Tout comme l'erreur relative aux activités de montage de véhicules à demeure, dans lesquelles, rappelle-t-il, sont impliqués " 15 constructeurs ", il aurait été préférable, selon lui, d'avoir importé des véhicules en l'état qui auraient couté 1,8 milliard de dollars, au lieu " des 3,5 milliards de dollars " pour 180.000. La solution aurait consisté, commente-t-il, à mettre " tout à plat ", à " définir une stratégie pour savoir où veut-on aller ". L'Algérien, ajoute-t-il, a d'abord besoin d'une politique des transports.
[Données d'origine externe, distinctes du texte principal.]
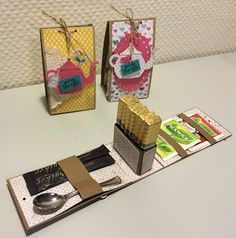 At yesterday's craft meeting at my house we've made this cute Merci gift box. My friend Ineke Ruesink gave me such an adorabl. Tea Riffic, Ideias Diy, Tea Gifts, Explosion Box, Diy Box, Creative Gifts, Creative Box, Little Gifts, Homemade Gifts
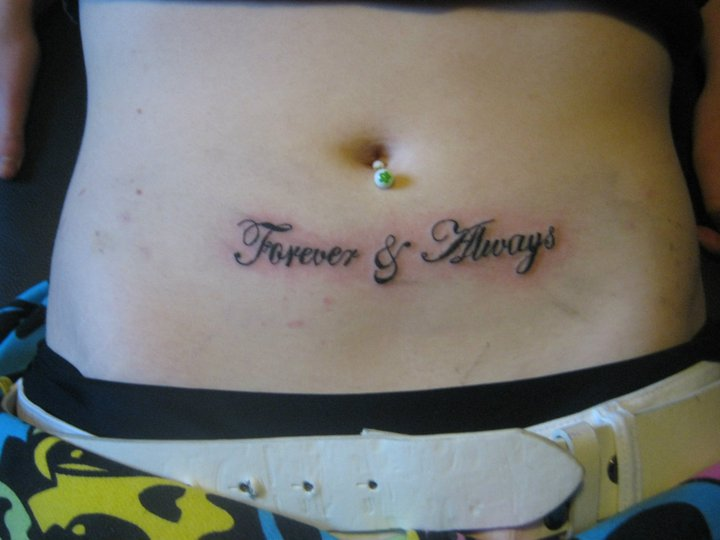 b099eb245 Forever and Always Tattoo by AddyKitten93 on DeviantArt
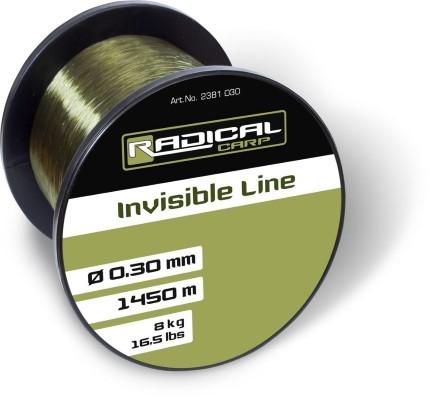 Radical Invisible Line Grün - Karpfenschnur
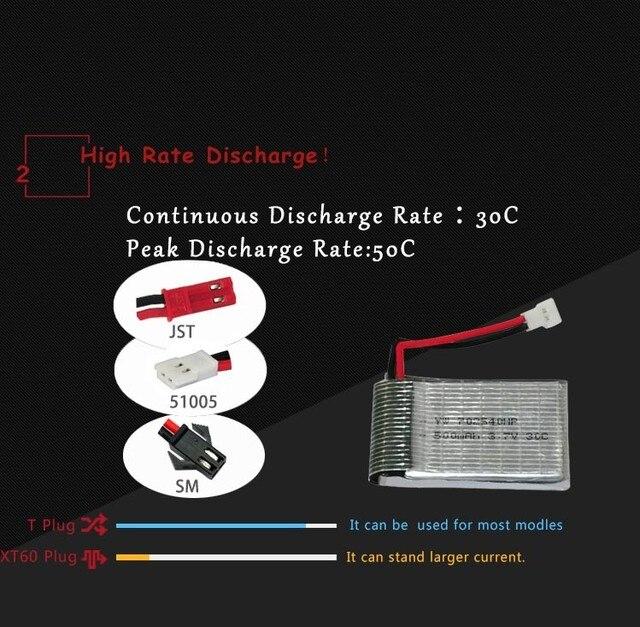 5 pcs hrb batteria akku 3.7 v 500 mah lipo bateria para hubsan x4 h107 h107l h107c h107d v252 jxd385 quadcopter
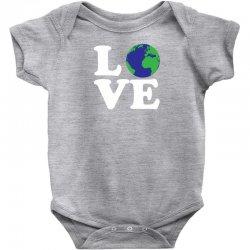 Love World Baby Bodysuit | Artistshot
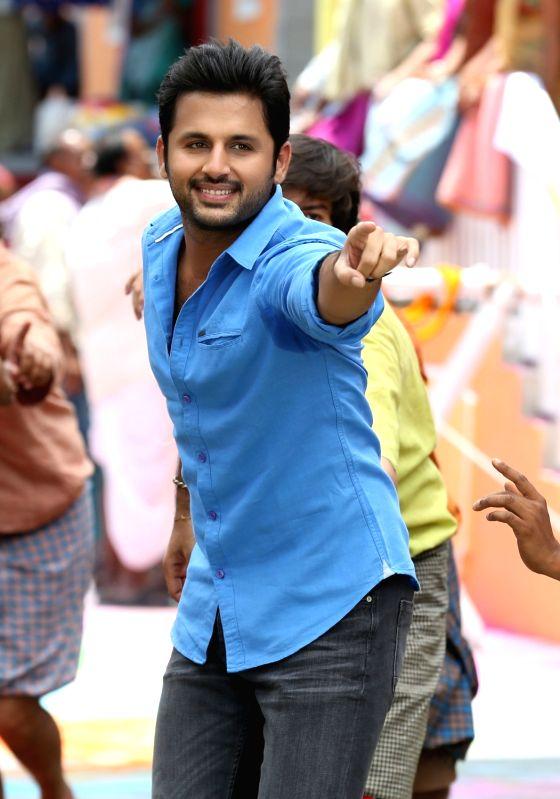 Actor Nithiin stills from Telugu film `A Aa` - Nithiin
Si des nationaux, poursuit-il, possèdent de 6 à 7 millions de véhicule, une grande majorité parmi eux attendent toujours qu'on veuille développer une telle politique.  De plus l’Algérie a reçu pratiquement les rebuts des véhicules invendables en Europe et dans les pays asiatiques du fait de leur consommation ;

    Le monde va vers la révolution électrique et programme d’abandonner les carburants fossiles au profit de la locomotion électrique. Quand  Renault installe la Logan  (du siècle dernier , dans le même temps il installe la Zoe électrique en Israël. Quand Peugeot veut s’installer  pour installer un véhicule thermique dans le même temps il pense installer une voiture électrique low cost en Chine pour 8000 dollars c'est-à-dire environ 1 million de Da avec naturellement l’électricité qui peut être d’origine solaire c'est-à-dire tout bénéfice. Chez nous  on continue à  vouloir importer des véhicules énergivores vieux  sans rien changer aux prix des carburants avec en prime des véhicules diesel de plus en plus abandonnés en Europe Si  on continue à bricoler pour maximaliser les rentrées conjoncturelles de devises, nous irons droit dans un mur qui nous attend dans les trois prochaines années».   De même  le projet d’importation de véhicules de moins de 3 années est une  mesure de populiste, de fuite en avant.  Il aurait été plus judicieux d’aller vers une politique globale des transports car il y a 6 millions de voitures, mais la demande en transport est au moins de 20 millions de citoyens lambda qui ont plus besoin de moyens de transport fiables (bus, tramway, métro, train), que de voitures particulières qui participent grandement à la pollution»,      C’est toute cette incohérence qui fait que nous n’avons pas de cap et qu’il faut se dépêcher d’en avoir

 Le gaspillage est un sport national

Tous les spécialistes attirent l’attention qu’à ce rythme de consommation débridée , la consommation d’énergie électrique  augment de plus de 7 % par an. Nous avons un parc automobile  énergivore . Nos véhicules consomment plus de 130g de CO2/km , la norme européenne est à moins de 110g et elle  va être à 95grammes à partir de 2022. Nous avons un réseau de transport incohérent   et des subventions toutes azimut qui ne  profitent qu’aux riches principalement.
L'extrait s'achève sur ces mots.